• [BRIEF]:
The response should consist of the listing, repeated word for word.

BEGIN

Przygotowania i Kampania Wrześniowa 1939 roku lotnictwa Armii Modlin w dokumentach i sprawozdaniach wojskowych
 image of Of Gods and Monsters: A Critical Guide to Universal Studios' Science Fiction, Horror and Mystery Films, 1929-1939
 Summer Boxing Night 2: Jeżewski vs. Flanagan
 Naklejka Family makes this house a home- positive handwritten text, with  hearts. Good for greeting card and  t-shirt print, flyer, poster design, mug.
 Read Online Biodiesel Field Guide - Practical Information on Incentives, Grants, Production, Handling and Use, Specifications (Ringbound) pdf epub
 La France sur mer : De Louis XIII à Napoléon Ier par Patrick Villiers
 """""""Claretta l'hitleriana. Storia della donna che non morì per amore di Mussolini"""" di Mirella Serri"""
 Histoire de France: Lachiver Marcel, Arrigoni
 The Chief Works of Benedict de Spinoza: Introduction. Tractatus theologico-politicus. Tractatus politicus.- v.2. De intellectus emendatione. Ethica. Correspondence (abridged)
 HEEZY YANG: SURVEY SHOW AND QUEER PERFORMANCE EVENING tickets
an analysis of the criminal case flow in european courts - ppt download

END

• [REPLY]:
Przygotowania i Kampania Wrześniowa 1939 roku lotnictwa Armii Modlin w dokumentach i sprawozdaniach wojskowych
 image of Of Gods and Monsters: A Critical Guide to Universal Studios' Science Fiction, Horror and Mystery Films, 1929-1939
 Summer Boxing Night 2: Jeżewski vs. Flanagan
 Naklejka Family makes this house a home- positive handwritten text, with  hearts. Good for greeting card and  t-shirt print, flyer, poster design, mug.
 Read Online Biodiesel Field Guide - Practical Information on Incentives, Grants, Production, Handling and Use, Specifications (Ringbound) pdf epub
 La France sur mer : De Louis XIII à Napoléon Ier par Patrick Villiers
 """""""Claretta l'hitleriana. Storia della donna che non morì per amore di Mussolini"""" di Mirella Serri"""
 Histoire de France: Lachiver Marcel, Arrigoni
 The Chief Works of Benedict de Spinoza: Introduction. Tractatus theologico-politicus. Tractatus politicus.- v.2. De intellectus emendatione. Ethica. Correspondence (abridged)
 HEEZY YANG: SURVEY SHOW AND QUEER PERFORMANCE EVENING tickets
an analysis of the criminal case flow in european courts - ppt download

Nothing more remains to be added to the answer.